* WORK TO DO
Arrange the records in the part that opens with the line containing "When you look" and closes with the line containing "3736 millimetres" as a two-column CSV headed entry and answer, one row per record. Put each field in double quotes and turn any line breaks into spaces.

· · · · ·

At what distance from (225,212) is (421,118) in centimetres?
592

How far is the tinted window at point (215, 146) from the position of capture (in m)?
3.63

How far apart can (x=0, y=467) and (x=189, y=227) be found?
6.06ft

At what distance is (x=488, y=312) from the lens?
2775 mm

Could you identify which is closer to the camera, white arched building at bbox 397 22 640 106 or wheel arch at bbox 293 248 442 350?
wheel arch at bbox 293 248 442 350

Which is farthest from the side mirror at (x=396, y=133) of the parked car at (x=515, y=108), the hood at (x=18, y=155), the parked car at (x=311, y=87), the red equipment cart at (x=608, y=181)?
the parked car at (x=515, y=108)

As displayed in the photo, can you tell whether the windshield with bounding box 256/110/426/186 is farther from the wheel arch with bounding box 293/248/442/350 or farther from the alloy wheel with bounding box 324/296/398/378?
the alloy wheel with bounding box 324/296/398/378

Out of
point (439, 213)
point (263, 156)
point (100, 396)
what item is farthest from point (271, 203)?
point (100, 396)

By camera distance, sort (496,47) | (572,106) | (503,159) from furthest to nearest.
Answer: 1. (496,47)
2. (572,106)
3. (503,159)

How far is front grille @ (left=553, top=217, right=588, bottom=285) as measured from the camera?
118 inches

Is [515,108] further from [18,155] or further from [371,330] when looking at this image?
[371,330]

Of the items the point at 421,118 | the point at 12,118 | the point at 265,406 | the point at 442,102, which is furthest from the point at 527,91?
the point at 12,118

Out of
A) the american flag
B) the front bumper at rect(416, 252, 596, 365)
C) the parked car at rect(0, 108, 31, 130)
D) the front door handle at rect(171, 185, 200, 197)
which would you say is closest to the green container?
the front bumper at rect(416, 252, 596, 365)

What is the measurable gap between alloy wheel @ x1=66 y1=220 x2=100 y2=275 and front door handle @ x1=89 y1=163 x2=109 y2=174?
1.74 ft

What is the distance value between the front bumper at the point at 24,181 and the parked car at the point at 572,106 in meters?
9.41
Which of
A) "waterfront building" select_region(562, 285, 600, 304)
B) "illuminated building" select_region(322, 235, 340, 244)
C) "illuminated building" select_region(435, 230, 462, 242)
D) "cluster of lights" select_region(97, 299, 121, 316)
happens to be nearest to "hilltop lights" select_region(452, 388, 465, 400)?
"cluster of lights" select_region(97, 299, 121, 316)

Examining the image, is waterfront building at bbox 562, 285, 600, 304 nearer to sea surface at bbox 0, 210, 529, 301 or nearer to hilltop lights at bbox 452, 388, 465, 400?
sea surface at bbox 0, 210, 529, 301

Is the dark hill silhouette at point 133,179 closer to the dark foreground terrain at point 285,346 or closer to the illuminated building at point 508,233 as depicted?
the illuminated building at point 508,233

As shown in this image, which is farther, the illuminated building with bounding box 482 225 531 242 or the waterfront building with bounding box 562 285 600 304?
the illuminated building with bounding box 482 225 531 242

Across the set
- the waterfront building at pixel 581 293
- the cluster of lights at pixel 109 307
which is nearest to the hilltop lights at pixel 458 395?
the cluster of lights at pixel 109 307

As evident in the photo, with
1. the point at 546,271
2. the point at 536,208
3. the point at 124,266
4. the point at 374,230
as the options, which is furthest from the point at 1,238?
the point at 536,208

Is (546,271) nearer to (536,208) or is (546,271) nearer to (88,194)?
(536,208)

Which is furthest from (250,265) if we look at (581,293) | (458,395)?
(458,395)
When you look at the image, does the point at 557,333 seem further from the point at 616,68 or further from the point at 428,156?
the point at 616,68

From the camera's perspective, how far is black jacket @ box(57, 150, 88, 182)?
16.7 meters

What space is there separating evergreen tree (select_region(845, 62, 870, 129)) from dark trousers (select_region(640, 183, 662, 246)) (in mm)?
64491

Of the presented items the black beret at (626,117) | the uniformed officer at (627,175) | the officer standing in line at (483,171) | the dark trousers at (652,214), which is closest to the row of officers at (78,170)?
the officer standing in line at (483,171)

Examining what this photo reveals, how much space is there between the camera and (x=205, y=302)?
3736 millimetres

· · · · ·

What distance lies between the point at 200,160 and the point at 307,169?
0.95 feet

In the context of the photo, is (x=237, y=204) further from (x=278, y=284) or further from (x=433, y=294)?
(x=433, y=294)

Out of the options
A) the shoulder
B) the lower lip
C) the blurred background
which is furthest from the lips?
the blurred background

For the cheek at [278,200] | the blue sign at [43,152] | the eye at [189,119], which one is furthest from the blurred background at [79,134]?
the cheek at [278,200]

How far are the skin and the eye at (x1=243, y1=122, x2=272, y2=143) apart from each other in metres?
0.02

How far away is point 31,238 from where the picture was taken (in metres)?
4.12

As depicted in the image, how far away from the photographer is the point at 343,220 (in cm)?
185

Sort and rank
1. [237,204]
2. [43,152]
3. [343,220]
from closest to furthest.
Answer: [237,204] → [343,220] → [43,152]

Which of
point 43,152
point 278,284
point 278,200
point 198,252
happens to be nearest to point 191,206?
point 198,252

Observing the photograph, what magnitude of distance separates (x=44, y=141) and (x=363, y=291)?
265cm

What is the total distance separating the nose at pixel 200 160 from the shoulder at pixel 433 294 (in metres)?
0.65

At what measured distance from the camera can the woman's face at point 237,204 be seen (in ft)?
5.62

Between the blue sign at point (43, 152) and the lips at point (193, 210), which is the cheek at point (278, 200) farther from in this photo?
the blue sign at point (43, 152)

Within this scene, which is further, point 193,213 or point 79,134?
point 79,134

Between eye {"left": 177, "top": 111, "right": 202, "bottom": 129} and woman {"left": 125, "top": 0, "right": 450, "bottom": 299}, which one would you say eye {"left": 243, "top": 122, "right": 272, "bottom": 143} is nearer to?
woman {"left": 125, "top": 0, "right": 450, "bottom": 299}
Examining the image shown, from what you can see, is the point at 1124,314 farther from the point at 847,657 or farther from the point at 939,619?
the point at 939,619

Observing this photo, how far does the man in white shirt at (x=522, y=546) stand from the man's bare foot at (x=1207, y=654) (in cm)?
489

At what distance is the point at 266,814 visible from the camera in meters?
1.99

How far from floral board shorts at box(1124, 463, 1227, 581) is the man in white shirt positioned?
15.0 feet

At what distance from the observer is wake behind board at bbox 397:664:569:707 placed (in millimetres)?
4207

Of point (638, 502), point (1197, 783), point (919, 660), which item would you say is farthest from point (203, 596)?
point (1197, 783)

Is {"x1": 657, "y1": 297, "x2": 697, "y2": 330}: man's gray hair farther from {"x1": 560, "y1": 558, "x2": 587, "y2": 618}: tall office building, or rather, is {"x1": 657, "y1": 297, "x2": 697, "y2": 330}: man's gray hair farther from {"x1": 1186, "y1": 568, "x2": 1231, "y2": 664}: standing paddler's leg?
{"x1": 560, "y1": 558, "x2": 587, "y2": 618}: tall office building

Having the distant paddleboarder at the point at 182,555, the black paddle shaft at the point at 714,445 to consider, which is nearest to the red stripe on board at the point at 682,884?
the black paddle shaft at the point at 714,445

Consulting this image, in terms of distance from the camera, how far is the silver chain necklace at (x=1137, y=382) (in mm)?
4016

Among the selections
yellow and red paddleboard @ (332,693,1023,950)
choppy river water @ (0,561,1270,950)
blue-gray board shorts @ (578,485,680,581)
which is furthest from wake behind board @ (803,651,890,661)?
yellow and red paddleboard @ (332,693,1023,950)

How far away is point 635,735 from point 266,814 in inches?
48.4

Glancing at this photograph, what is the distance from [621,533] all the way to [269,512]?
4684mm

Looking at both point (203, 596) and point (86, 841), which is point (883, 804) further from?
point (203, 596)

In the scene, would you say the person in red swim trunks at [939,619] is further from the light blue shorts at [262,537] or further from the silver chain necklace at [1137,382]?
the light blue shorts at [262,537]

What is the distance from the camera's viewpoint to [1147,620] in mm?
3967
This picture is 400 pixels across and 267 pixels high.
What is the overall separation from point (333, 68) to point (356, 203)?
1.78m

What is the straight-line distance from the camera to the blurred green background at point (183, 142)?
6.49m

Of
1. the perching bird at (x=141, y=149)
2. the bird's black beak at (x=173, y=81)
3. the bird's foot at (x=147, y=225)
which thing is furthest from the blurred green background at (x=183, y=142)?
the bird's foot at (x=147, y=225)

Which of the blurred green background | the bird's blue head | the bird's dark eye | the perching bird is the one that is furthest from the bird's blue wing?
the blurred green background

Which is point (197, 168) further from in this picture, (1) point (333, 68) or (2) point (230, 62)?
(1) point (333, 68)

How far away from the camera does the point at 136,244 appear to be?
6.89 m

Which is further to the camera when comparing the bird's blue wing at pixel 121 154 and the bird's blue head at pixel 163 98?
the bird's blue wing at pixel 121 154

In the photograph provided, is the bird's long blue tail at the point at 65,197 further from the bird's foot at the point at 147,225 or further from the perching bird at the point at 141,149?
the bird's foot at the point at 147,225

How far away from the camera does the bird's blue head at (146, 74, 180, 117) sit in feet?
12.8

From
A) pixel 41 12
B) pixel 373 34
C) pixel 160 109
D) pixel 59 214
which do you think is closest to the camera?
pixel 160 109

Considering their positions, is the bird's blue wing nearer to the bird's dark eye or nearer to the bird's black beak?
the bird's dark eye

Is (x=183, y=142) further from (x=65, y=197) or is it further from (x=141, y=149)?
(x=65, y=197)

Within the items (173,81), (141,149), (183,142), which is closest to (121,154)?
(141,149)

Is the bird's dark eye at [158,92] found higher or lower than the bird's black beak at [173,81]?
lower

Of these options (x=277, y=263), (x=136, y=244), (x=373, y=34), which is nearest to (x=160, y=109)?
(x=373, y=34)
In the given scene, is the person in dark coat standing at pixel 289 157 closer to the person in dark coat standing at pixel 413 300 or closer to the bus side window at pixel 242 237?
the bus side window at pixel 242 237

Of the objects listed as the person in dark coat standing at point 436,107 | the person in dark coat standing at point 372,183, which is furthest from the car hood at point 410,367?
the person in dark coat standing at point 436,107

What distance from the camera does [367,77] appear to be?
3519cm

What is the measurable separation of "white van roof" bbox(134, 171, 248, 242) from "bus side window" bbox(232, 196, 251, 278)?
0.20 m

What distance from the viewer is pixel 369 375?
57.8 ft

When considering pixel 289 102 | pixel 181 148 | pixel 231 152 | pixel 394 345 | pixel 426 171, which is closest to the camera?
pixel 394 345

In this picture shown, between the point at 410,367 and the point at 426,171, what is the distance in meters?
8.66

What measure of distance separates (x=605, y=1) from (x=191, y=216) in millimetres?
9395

· · · · ·

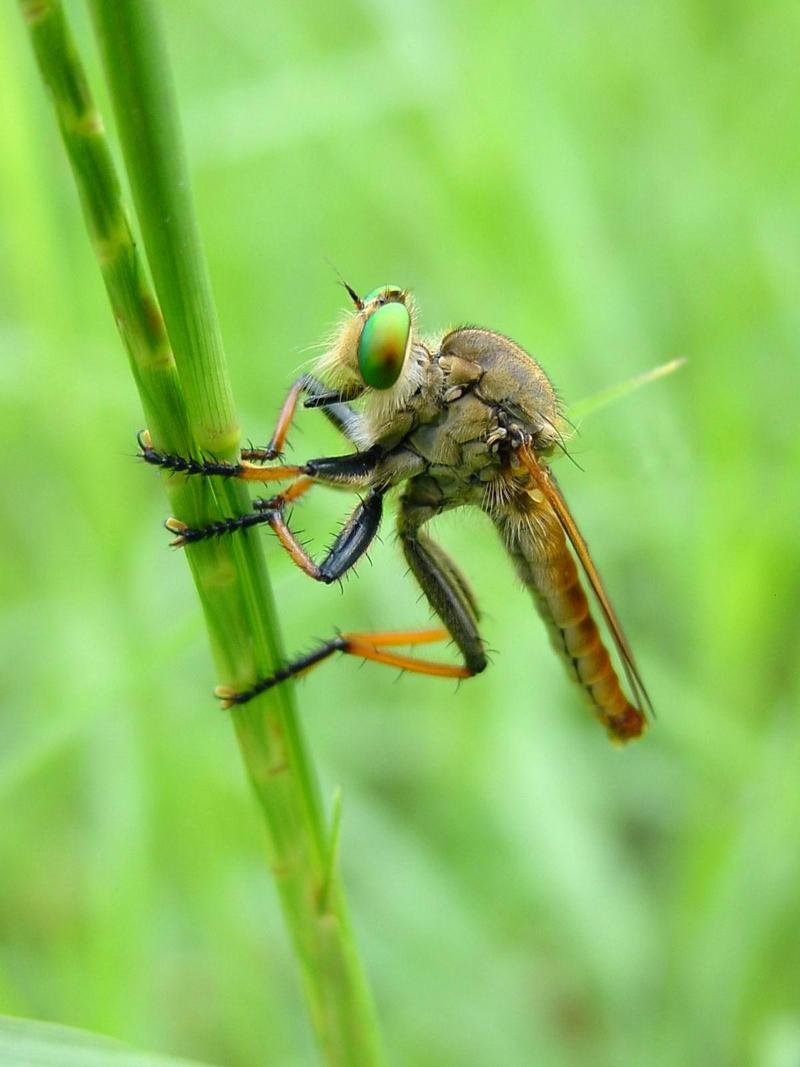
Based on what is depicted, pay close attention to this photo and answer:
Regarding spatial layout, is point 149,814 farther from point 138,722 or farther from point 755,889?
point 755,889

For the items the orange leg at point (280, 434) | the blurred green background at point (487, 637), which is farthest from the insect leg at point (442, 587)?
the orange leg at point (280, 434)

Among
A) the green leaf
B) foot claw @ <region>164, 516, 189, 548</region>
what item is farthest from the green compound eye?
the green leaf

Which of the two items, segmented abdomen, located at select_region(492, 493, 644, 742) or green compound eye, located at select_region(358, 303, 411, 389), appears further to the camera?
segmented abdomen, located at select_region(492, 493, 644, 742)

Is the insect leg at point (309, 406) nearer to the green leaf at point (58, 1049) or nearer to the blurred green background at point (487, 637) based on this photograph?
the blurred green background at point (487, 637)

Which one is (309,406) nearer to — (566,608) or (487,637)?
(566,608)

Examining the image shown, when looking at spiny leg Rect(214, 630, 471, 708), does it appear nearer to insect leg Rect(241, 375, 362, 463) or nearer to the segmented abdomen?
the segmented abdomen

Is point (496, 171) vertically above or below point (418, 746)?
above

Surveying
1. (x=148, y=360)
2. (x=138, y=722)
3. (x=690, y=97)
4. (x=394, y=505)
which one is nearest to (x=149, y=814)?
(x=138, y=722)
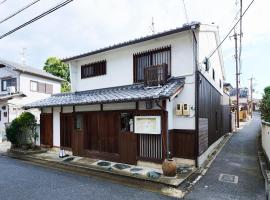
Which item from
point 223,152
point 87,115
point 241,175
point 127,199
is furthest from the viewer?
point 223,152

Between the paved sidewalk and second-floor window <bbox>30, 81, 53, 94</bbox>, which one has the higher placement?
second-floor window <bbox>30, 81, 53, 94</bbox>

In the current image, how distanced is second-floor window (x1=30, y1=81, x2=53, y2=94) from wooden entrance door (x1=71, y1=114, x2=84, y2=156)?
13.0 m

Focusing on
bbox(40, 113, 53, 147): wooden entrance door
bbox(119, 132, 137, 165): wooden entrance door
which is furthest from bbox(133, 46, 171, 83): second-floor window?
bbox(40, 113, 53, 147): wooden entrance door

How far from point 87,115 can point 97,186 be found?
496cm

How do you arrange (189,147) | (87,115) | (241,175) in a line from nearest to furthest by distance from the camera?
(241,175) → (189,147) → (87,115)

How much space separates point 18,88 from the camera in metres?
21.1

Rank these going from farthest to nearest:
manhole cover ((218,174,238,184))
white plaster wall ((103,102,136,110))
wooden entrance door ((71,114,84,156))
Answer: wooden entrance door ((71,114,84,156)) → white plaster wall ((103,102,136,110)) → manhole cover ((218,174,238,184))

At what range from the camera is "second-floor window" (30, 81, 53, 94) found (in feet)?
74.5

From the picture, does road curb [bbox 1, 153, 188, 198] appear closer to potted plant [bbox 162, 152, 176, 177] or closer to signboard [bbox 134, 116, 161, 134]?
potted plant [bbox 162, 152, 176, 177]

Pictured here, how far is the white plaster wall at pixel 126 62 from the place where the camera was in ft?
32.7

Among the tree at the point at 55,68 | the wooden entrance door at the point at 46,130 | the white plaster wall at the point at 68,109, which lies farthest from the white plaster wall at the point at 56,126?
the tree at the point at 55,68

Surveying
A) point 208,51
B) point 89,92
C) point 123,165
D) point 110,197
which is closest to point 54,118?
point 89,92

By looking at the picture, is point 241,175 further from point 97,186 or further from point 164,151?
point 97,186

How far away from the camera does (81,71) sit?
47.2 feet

· · · · ·

* WORKED ANSWER
entry,answer
"When you look at the image, does the point at 557,333 seem further from the point at 616,68 or further from the point at 428,156?","the point at 616,68"
"From the camera's perspective, how far is black jacket @ box(57, 150, 88, 182)?","16.7 meters"
"What space is there separating evergreen tree (select_region(845, 62, 870, 129)) from dark trousers (select_region(640, 183, 662, 246)) (in mm)?","64491"
"Of the presented items the black beret at (626,117) | the uniformed officer at (627,175) | the officer standing in line at (483,171) | the dark trousers at (652,214), which is closest to the row of officers at (78,170)?","the officer standing in line at (483,171)"
"Examining what this photo reveals, how much space is there between the camera and (x=205, y=302)?","3736 millimetres"